1. An array of loop antennas for heating a subsurface formation comprising:

a first loop antenna positioned within the subsurface formation, the first loop antenna configured as a polygonal loop and lying approximately within a first plane, with the polygonal loop having a center and a plurality of vertices so that a distance therebetween is r;

a first rf source above the subsurface formation and configured to provide rf energy to said first loop antenna;

a second loop antenna positioned within the subsurface formation, the second loop antenna configured as a polygonal loop that is separate from and not connected to the first antenna and lying approximately within a second plane, with the polygonal loop having a center and a plurality of vertices so that a distance therebetween is r, with the second plane being generally parallel to the first plane and separated from the first plane by the distance r; and

a second rf source above the subsurface formation and configured to provide rf energy to said second loop antenna.

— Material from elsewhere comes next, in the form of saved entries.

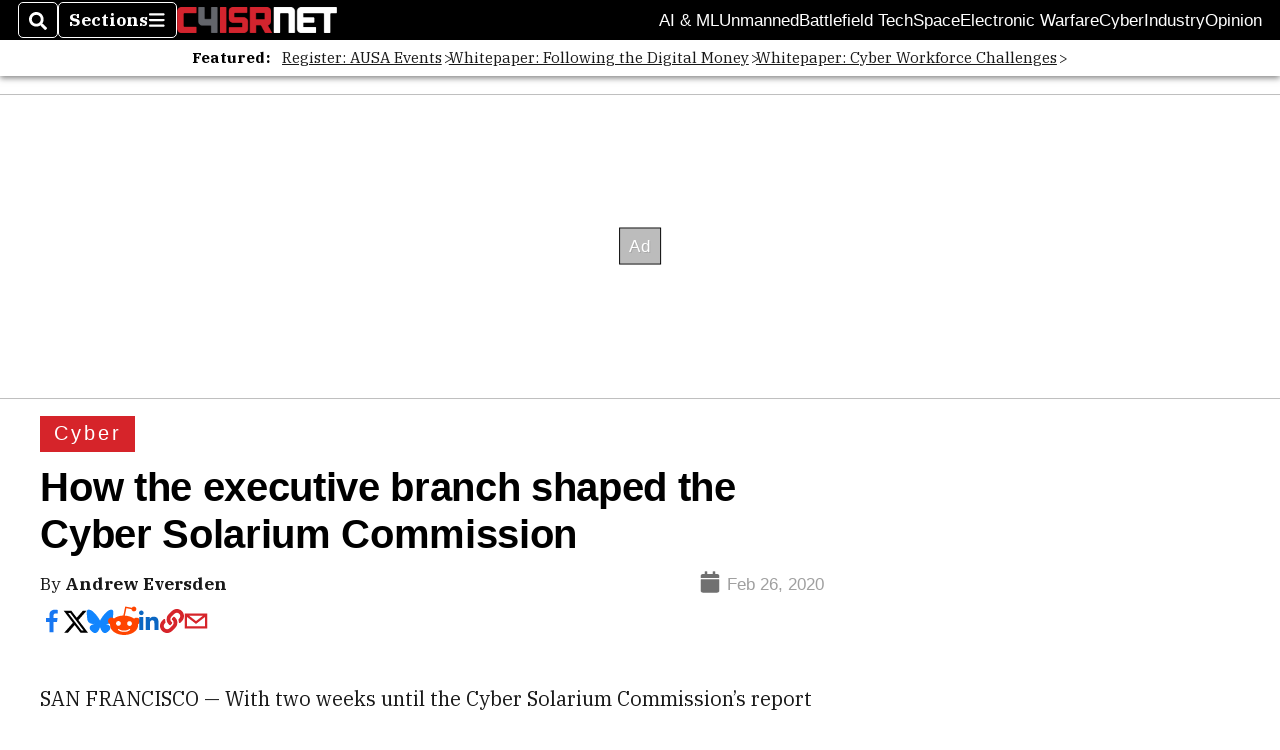

--- FILE ---
content_type: text/html; charset=utf-8
request_url: https://www.google.com/recaptcha/api2/aframe
body_size: 266
content:
<!DOCTYPE HTML><html><head><meta http-equiv="content-type" content="text/html; charset=UTF-8"></head><body><script nonce="-t9cqFuW7h9Il1E4tQUQfw">/** Anti-fraud and anti-abuse applications only. See google.com/recaptcha */ try{var clients={'sodar':'https://pagead2.googlesyndication.com/pagead/sodar?'};window.addEventListener("message",function(a){try{if(a.source===window.parent){var b=JSON.parse(a.data);var c=clients[b['id']];if(c){var d=document.createElement('img');d.src=c+b['params']+'&rc='+(localStorage.getItem("rc::a")?sessionStorage.getItem("rc::b"):"");window.document.body.appendChild(d);sessionStorage.setItem("rc::e",parseInt(sessionStorage.getItem("rc::e")||0)+1);localStorage.setItem("rc::h",'1769034950926');}}}catch(b){}});window.parent.postMessage("_grecaptcha_ready", "*");}catch(b){}</script></body></html>

--- FILE ---
content_type: application/javascript; charset=utf-8
request_url: https://fundingchoicesmessages.google.com/f/AGSKWxVrl-w2TFwNRCX76syWCgs5Blttol-I0bsHOxkDHN2goI3Jb1AEbNj7azWP-W5CrwcPxcNpwx7ZzdW6J_cShN1NkBaVcia5FE5HCY2fjlcm53uniuQV-4x707T4yEMGCrbGkwkfbSN7GnZinDjs_xhWIn20wdsk7kv4GCo-OKP-tym4N5Pql8_RXZLH/_&adname=/delivery.ads./adss.asp/adv4.-2/ads/
body_size: -1290
content:
window['dde7e898-3178-464f-bd93-e03f5c155b69'] = true;

--- FILE ---
content_type: application/javascript; charset=utf-8
request_url: https://fundingchoicesmessages.google.com/f/AGSKWxU1BficHcSqVsEDz9YF0_7mTjozc638yG4ExaK2I5NGYCJPV_jhOZ9LoRy2dpWrMQqg1wXk2z6RaEOP_SkMA0RDplfRkAVJzNYfGYE5yb9yFz5EdsGn2RstM2j4nHS5EgqrA6IIkg==?fccs=W251bGwsbnVsbCxudWxsLG51bGwsbnVsbCxudWxsLFsxNzY5MDM0OTUxLDYxODAwMDAwMF0sbnVsbCxudWxsLG51bGwsW251bGwsWzcsMTAsNl0sbnVsbCxudWxsLG51bGwsbnVsbCxudWxsLG51bGwsbnVsbCxudWxsLG51bGwsMV0sImh0dHBzOi8vd3d3LmM0aXNybmV0LmNvbS9zaG93LXJlcG9ydGVycy9yc2EvMjAyMC8wMi8yNi9ob3ctdGhlLWV4ZWN1dGl2ZS1icmFuY2gtc2hhcGVkLXRoZS1jeWJlci1zb2xhcml1bS1jb21taXNzaW9uLyIsbnVsbCxbWzgsIjlvRUJSLTVtcXFvIl0sWzksImVuLVVTIl0sWzE2LCJbMSwxLDFdIl0sWzE5LCIyIl0sWzI0LCIiXSxbMjksImZhbHNlIl1dXQ
body_size: 131
content:
if (typeof __googlefc.fcKernelManager.run === 'function') {"use strict";this.default_ContributorServingResponseClientJs=this.default_ContributorServingResponseClientJs||{};(function(_){var window=this;
try{
var qp=function(a){this.A=_.t(a)};_.u(qp,_.J);var rp=function(a){this.A=_.t(a)};_.u(rp,_.J);rp.prototype.getWhitelistStatus=function(){return _.F(this,2)};var sp=function(a){this.A=_.t(a)};_.u(sp,_.J);var tp=_.ed(sp),up=function(a,b,c){this.B=a;this.j=_.A(b,qp,1);this.l=_.A(b,_.Pk,3);this.F=_.A(b,rp,4);a=this.B.location.hostname;this.D=_.Fg(this.j,2)&&_.O(this.j,2)!==""?_.O(this.j,2):a;a=new _.Qg(_.Qk(this.l));this.C=new _.dh(_.q.document,this.D,a);this.console=null;this.o=new _.mp(this.B,c,a)};
up.prototype.run=function(){if(_.O(this.j,3)){var a=this.C,b=_.O(this.j,3),c=_.fh(a),d=new _.Wg;b=_.hg(d,1,b);c=_.C(c,1,b);_.jh(a,c)}else _.gh(this.C,"FCNEC");_.op(this.o,_.A(this.l,_.De,1),this.l.getDefaultConsentRevocationText(),this.l.getDefaultConsentRevocationCloseText(),this.l.getDefaultConsentRevocationAttestationText(),this.D);_.pp(this.o,_.F(this.F,1),this.F.getWhitelistStatus());var e;a=(e=this.B.googlefc)==null?void 0:e.__executeManualDeployment;a!==void 0&&typeof a==="function"&&_.To(this.o.G,
"manualDeploymentApi")};var vp=function(){};vp.prototype.run=function(a,b,c){var d;return _.v(function(e){d=tp(b);(new up(a,d,c)).run();return e.return({})})};_.Tk(7,new vp);
}catch(e){_._DumpException(e)}
}).call(this,this.default_ContributorServingResponseClientJs);
// Google Inc.

//# sourceURL=/_/mss/boq-content-ads-contributor/_/js/k=boq-content-ads-contributor.ContributorServingResponseClientJs.en_US.9oEBR-5mqqo.es5.O/d=1/exm=ad_blocking_detection_executable,kernel_loader,loader_js_executable,web_iab_us_states_signal_executable/ed=1/rs=AJlcJMwtVrnwsvCgvFVyuqXAo8GMo9641A/m=cookie_refresh_executable
__googlefc.fcKernelManager.run('\x5b\x5b\x5b7,\x22\x5b\x5bnull,\\\x22c4isrnet.com\\\x22,\\\x22AKsRol8pnIvuRAoun6u2sLImlynLN7Kmxxg9vPxtE6sMg0lcTtdRNEjK5DHJ7oEknGyBISm2vtqCw_XBRfeAo_n7IDIhkOQ_K4SHrMoIjUi_hez0xT-gSDLmOdRzIlinsO5xQC1pz09Fyb7xpBRuwmMfduIvD4rgww\\\\u003d\\\\u003d\\\x22\x5d,null,\x5b\x5bnull,null,null,\\\x22https:\/\/fundingchoicesmessages.google.com\/f\/AGSKWxUlvsulOq5f36YACOXTFu61tt61N3HWCPR9ETkE0JHEfJZD5LQqtK1_0hedpj77hv6YV4AbF8q70IFKmyRWU4Eb-Vjso4mRpcPikwxXFBwFvADg_Wp5KYgAgi79zpAWqKLOewrESQ\\\\u003d\\\\u003d\\\x22\x5d,null,null,\x5bnull,null,null,\\\x22https:\/\/fundingchoicesmessages.google.com\/el\/AGSKWxWtQnaAG5qa7hv7cqtmfzDRi6NnNlzjNzuXvbkRSk57Fp92ndQHti_QeqQnRVxHpTEMJfh26at1oADsabEXJEYdFLxcV0QxY3MipbD4bqKkb_8TBJDctqFhnnlAgXjeY0HErjEDEA\\\\u003d\\\\u003d\\\x22\x5d,null,\x5bnull,\x5b7,10,6\x5d,null,null,null,null,null,null,null,null,null,1\x5d\x5d,\x5b3,1\x5d\x5d\x22\x5d\x5d,\x5bnull,null,null,\x22https:\/\/fundingchoicesmessages.google.com\/f\/AGSKWxUeuLHA7SMe-jvCW4XyUsnQyiZ3NqsuGLhPw4tdSjhR3gZtwCYMf3dKQl_8DMxonko5Nstiq-jMx3iiPhlmkUDdW-IylXsfA0RZWdpEhsv32ZnZTYbSR0XZywlOKpVWNfOcVHZIcw\\u003d\\u003d\x22\x5d\x5d');}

2. The array of loop antennas of claim 1 wherein the first loop antenna and the second loop antenna are each formed by a series of connected generally straight segments.

3. The array of loop antennas of claim 1 wherein the first loop antenna and the second loop antenna are each formed by a series of connected generally straight segments that form the polygon loop.

4. The array of loop antennas of claim 3 wherein the polygonal loops of the first and second loop antennas each form a four side polygon.

5. The array of loop antennas of claim 1 wherein the first loop antenna and the second loop antenna are each formed by Litz wire.

6. A method of heating a subsurface formation comprising:

positioning a first loop antenna within the subsurface formation to lie generally within a first plane, the first loop antenna configured as a polygonal loop and having a center and a plurality of vertices so that a distance therebetween is r;

operating a first rf source to provide rf energy to the first loop antenna;

positioning a second loop antenna within the subsurface formation to lie generally within a second plane that is separate from and not connected to the first antenna, the second plane generally parallel to and separated from the first plane by the distance r and the second loop antenna configured as a polygonal loop and having a center and a plurality of vertices so that a distance therebetween is r; and

operating a second rf source to provide rf energy to the second loop antenna.

7. The method of heating a subsurface formation of claim 6 further comprising introducing a susceptor into the formation that increases the conductivity of material in the formation.

8. The method of heating a subsurface formation of claim 7 wherein the susceptor includes sodium hydroxide.

9. The method of heating a subsurface formation of claim 6 wherein the first and second loop antennas are each formed by a series of connected generally straight segments.

10. The method of heating a subsurface formation of claim 6 wherein the first loop antenna and the second loop antenna are each formed by a series of connected generally straight segments that form the polygon loop polygon.